Henriksson competed in the 200m at the Diamond League event in Stockholm in July 2023, finishing seventh.
She competed in the 200 metres at the 2023 World Athletics Championships in Budapest in August 2023.

In Karlstad in February 2024, she set a new personal best for 60m of 7.22 seconds, and, for 200 metres, of 23.03 seconds, an indoor
national record. In May 2024, she lowered her personal 100m best to 11.19 in Athens. She finished second in the 200m and fifth in the 100m at the 2024 Diamond League event in Stockholm.

She finished sixth in the final of the 200m at the European Athletics Championships in Rome in June 2024, having equaled the Swedish national record of 22.82 seconds in the semi-final. She broke the Swedish national record while competing at the 2024 Summer Olympics in Paris in the 200m, reaching the semi-finals. She also competed in the 100m at the Games.

Henirksson set a new indoor national record of 22.84 seconds while winning the 200m title at the Swedish Indoor Championships in February 2025. She reached the semi-finals of the 60 metres at the 2025 World Athletics Indoor Championships in Nanjing.

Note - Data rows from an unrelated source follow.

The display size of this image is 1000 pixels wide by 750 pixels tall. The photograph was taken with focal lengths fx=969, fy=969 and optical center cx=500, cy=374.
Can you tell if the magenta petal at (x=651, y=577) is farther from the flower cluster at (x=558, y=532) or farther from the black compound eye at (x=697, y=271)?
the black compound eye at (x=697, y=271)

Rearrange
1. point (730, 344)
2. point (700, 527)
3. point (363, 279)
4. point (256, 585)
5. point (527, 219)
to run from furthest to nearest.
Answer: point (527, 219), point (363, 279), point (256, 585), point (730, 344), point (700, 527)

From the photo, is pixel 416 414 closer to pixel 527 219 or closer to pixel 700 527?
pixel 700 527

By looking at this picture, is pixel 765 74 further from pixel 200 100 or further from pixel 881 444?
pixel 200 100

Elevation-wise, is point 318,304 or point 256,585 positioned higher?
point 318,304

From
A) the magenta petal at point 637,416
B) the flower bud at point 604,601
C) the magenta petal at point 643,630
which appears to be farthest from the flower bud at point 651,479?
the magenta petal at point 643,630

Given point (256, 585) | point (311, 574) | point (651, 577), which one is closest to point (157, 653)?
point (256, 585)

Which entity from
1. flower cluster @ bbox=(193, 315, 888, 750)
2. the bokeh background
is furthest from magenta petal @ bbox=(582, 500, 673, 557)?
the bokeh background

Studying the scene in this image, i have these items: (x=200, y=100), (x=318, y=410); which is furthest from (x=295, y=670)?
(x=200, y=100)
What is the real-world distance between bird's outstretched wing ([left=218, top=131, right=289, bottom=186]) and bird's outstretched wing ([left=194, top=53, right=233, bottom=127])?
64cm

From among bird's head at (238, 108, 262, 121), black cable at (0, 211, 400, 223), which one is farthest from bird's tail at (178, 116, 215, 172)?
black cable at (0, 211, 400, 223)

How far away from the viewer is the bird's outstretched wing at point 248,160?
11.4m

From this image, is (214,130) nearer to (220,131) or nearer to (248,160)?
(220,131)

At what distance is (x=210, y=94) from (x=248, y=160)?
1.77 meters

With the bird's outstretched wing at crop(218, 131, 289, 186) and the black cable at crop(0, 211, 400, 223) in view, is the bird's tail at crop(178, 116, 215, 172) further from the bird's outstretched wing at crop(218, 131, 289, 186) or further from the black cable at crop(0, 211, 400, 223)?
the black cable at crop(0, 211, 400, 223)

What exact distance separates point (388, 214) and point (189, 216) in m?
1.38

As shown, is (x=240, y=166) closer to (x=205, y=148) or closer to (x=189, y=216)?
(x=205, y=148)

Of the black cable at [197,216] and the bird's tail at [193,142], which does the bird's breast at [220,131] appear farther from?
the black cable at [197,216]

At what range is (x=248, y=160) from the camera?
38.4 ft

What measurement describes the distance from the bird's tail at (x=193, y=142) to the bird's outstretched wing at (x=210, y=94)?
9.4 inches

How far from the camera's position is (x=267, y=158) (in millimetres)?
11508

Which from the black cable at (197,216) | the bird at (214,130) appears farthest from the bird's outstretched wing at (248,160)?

In September 2025, she competed in the 100 metres at the 2025 World Championships in Tokyo, Japan. She also ran in the women's 200 metres at the championships, reaching the semi-finals.

Henriksson won the 200 metres and placed second to Nora Lindahl over 60 metres at the 2026 Swedish Indoor Championships in Stockholm.

==Personal life==
Henriksson trained with IFK Helsingborg; however, due to financial concerns after the COVID-19 pandemic, the athletic club had to halt investment in athletes. As a result, Henriksson began supplementing her income by working as a receptionist at a health centre in 2022.